Watching the Dark: An Inspector Banks Novel

by

I've been told (source uncertain) that there are only two plots: a hero goes on a journey, or a stranger comes to town. I don't know about that, but this latest entry in the DCI Banks series fits the first category nicely. Every long-term series, but especially police procedurals, seems to come up with two storylines at some point: a member of the protagonist's family is involved (as in Robinson's last Banks book, Bad Boy) and the protagonist must go far from his own jurisdiction to solve a crime, as in Watching the Dark. Robinson, of course, has handled both these scenarios brilliantly.When an older cop, convalescing at a police infirmary, is shot to death with a crossbow (!!), leaving behind some compromising photos, the investigation takes Banks to Tallinn, Latvia and international people-trafficking criminals.

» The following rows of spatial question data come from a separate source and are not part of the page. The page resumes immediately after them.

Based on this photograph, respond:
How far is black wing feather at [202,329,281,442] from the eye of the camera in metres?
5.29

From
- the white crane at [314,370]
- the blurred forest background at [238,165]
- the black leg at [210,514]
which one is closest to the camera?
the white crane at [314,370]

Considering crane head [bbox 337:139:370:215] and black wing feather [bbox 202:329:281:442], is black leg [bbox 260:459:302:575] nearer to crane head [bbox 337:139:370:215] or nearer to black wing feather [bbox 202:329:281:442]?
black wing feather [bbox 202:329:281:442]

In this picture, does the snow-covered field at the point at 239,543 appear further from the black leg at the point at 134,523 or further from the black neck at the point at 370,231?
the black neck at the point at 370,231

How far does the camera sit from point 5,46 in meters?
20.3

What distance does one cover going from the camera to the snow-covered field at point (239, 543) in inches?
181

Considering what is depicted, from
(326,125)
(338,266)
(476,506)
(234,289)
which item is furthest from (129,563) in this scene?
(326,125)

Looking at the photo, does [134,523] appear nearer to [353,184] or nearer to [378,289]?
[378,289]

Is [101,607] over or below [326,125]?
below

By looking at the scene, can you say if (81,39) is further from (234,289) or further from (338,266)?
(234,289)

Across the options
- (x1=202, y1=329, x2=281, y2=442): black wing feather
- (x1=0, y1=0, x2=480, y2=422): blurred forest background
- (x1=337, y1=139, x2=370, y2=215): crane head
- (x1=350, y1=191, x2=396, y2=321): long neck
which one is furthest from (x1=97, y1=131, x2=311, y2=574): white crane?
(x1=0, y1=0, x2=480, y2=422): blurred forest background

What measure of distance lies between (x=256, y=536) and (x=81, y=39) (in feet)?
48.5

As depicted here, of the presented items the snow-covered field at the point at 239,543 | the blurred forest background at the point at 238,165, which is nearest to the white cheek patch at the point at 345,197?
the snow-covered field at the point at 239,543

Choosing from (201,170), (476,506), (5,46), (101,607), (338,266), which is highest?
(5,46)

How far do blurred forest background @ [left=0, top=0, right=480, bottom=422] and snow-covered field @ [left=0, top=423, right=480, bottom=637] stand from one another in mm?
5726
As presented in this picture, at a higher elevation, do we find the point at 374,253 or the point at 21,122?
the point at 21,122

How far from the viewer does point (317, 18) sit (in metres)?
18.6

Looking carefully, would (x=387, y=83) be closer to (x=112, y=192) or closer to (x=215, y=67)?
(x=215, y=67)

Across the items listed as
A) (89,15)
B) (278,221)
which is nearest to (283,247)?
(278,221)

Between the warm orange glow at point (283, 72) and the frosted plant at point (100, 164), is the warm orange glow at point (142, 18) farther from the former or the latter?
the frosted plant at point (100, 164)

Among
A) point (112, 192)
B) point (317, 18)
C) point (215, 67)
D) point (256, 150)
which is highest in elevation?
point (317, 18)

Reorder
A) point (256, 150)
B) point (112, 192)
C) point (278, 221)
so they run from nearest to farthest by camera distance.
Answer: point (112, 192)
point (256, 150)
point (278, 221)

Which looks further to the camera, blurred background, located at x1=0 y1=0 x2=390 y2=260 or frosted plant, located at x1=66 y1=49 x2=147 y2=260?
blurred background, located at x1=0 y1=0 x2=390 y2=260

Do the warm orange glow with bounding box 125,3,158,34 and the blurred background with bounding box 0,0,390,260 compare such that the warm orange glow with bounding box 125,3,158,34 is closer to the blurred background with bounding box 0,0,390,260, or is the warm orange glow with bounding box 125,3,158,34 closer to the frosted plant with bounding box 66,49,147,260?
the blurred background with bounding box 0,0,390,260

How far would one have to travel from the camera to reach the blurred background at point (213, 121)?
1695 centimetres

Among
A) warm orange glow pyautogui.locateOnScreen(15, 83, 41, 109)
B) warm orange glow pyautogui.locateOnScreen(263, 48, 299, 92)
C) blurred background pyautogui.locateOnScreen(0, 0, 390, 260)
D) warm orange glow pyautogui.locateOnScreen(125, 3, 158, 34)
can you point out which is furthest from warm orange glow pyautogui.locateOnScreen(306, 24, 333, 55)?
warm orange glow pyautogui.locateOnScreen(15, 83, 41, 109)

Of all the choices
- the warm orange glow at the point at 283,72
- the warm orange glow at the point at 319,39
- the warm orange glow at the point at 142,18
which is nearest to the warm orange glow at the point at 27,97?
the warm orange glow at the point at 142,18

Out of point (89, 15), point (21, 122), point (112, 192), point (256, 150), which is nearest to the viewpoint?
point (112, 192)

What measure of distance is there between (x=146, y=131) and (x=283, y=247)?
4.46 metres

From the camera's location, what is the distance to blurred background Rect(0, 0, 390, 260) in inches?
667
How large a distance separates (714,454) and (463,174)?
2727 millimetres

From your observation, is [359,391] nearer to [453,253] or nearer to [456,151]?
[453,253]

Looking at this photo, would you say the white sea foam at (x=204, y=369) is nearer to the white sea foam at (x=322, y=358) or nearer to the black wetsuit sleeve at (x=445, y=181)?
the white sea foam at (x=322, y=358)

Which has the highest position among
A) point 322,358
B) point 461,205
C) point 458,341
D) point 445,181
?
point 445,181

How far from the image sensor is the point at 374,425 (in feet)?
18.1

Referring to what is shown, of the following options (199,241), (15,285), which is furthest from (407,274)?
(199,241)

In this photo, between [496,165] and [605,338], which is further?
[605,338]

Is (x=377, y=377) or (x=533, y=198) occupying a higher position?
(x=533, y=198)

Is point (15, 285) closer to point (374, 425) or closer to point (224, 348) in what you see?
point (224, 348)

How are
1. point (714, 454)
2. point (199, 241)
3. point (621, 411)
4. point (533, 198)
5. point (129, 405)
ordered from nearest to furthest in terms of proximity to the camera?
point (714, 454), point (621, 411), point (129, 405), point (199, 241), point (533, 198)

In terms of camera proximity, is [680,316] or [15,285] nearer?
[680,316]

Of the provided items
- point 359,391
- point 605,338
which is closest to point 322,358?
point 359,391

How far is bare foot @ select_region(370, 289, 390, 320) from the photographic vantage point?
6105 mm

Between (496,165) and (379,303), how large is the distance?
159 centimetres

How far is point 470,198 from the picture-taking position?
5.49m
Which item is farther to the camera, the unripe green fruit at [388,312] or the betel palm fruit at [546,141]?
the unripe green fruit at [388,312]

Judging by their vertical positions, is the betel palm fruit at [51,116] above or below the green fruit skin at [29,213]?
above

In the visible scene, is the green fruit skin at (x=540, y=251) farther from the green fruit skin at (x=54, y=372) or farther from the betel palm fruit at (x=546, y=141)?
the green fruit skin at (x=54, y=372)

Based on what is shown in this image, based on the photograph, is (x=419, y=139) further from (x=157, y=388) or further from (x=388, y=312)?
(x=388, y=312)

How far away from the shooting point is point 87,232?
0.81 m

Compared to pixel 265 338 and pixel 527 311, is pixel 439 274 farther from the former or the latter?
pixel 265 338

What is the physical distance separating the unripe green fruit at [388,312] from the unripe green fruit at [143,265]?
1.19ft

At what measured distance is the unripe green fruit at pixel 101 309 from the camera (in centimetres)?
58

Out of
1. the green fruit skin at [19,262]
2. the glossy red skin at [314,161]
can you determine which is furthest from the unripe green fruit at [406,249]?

But it also involves Banks in trying to solve a cold case -- the disappearance of a young Englishwoman 6 years earlier in Tallinn, the murder victim's one unsolved case.A new character, Joanna Passero from Professional Standards (what we'd call Internal Affairs, the cops who investigate other cops) is involved much against Banks's will; one wonders if she'll show up in future books.Meanwhile, back in Yorkshire, events continue to transpireand DI Annie Cabbot, finally recovered from injuries suffered in Bad Boy, is happy to be back at work and worried that the Superintendent thinks she may not yet be fit for duty. Ably assisted by DS Winsome Jackman -- I'd love to see Winsome get her own case one of these days -- Annie solves her part of the case too. It's good to have Banks, Cabbot, and Jackman back on the job. Highly recommended.
Mennonite in a Little Black Dress: A Memoir of Going Home

by and

I had meant to read this memoir when it was first published, but somehow never got around to it. I did read Janzen's second volume of memoirs, Does This Church Make Me Look Fat?, but it didn't inspire me to rush out looking for Mennonite.... However, the other day there it was at a library book sale, and I am so glad. Not that Janzen doesn't say some very worthwhile serious things in this book, but what I really enjoyed was the humor. I got more good outloud laughs from this book that any since the last Bill Bryson book I read. The nicest thing about Mennonite... is that the humor is not mean-spirited. Janzen clearly loves her parents and the other elderly Mennonites they hang out with. Even as she realizes afresh that she really no longer belongs in their world, she appreciates the good things from her upbringing in the faith. If Rhoda Janzen writes a third volume of memoirs, I'll be sure to read it.